• [DIRECTIONS]:
1. Copy this part of the archives text word for word, starting with "Mansour used much" and going on through "suffering from Rheumatism.".
2. List every street named in the archives text.
3. Summarize the archives text in two sentences.

• [DOCUMENT PASSAGE]:
= = = = =
The National Archives of Australia is continually expanding the range of records available to the public. Manhy Immigration records, for instance, are easily accessed through the NAA website at www.naa.gov.au. The user friendly search mechanism gives quick access to many Immigration, Alien Registration, Shipping and etc. that deal with the immigration process, The NAA site is an essential for any family historian.
World War One Records
The service records of 420,000 Australians who served in World War 1, for instance, are very interesting. They relate mainly to members of the First Australian Imperial Force (AIF) but also include depot or records for personnel who served in Australia. Below are three interesting cases.
Richard Lahood of Redfern
One interesting record relates to a Richard Lahood of Redfern. There is a full digital copy of his World War One service record on the site. He was a rope worker who gives his next of kin as being his mother (Nicholas Lahood, or did he mean his father?), and he lived at 189 Elizabeth Street Redfern. He was 21 years and 9 month old, 5 feet 5 inches tall of dark complexion.
He enlisted at Cleveland Street Redfern and was duly passed as being medically fit. He was vaccinated and received the service number N51754 and the rank of Private.
In the Attestation Paper to Enlist Abroad, (dated 29th December 1916) Lahood says he was born in the Parish of Mount Lebanon in the town of Syria. As to whether he was a naturalized or natural born British subject, he notes Natural Born. He signs himself “Dick Lahood” which might indicate a certain familiarity with Australian Society, however his understanding of written English may not have been perfect which may account for his confused answer to questions on his enlistment forms.
It was a short military career! He was discharged on direction of “D.H.Q”. on account of enemy origins. Written in red across the front page of his records are the words: Enemy Subject R.P.M. 5/1/17.
On the other hand John Mansour who lived with his brother at 12 Philip Street Redfern and described himself as a Dealer enlisted on 10th January 1916. He was 33 years old, dark complexion, 5 feet 3 ½ inches tall and he was described as a Catholic.
Mansour used much the same formula as Richard Lahood in his attestation papers by saying he was born in the town of Mount Lebanon Syria and he was a natural born British Subject. However authorities do not seem to have noticed this anomaly since he went on to serve in the battlefields of France as a Private in the 55th Infantry Battalion. He spent time in hospital in England with Influenza and was repatriated back to Australia in May 1917 suffering from Rheumatism.
= = = = =
• [RECORDED DATA]:
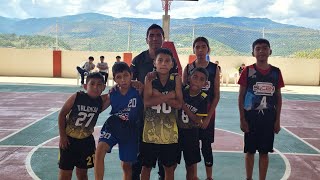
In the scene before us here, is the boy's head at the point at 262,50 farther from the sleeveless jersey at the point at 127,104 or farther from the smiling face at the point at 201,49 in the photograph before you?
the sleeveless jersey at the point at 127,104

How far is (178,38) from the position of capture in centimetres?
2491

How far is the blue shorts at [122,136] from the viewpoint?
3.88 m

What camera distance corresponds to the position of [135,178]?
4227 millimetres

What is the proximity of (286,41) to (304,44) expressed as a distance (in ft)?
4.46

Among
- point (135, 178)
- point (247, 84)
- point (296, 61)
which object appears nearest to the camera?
= = = = =
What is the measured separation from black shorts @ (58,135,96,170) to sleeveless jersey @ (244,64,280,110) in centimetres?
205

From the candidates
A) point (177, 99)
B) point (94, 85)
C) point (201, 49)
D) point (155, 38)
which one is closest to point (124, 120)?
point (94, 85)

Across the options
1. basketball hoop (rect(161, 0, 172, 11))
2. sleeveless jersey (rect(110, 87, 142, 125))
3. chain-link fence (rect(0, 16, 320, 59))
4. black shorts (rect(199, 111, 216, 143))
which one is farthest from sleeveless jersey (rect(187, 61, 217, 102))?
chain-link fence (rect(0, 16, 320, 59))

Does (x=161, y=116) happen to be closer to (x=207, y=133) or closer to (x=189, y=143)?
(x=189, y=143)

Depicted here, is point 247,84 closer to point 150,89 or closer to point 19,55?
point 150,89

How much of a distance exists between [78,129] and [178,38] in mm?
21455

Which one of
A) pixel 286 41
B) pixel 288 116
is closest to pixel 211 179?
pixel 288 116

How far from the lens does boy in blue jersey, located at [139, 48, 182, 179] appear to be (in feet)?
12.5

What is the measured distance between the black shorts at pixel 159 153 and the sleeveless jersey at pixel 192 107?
= = = = =
• [LIST OF SOLUTIONS]:
1.
Mansour used much the same formula as Richard Lahood in his attestation papers by saying he was born in the town of Mount Lebanon Syria and he was a natural born British Subject. However authorities do not seem to have noticed this anomaly since he went on to serve in the battlefields of France as a Private in the 55th Infantry Battalion. He spent time in hospital in England with Influenza and was repatriated back to Australia in May 1917 suffering from Rheumatism.

2.
Elizabeth Street
Cleveland Street
Philip Street

3. The National Archives of Australia website gives easy access to many records, including the World War One service records of 420,000 Australians. One record shows that Richard Lahood of Redfern had a short military career and was discharged on account of enemy origins, while John Mansour, who gave similar birth details, served in France as a Private in the 55th Infantry Battalion.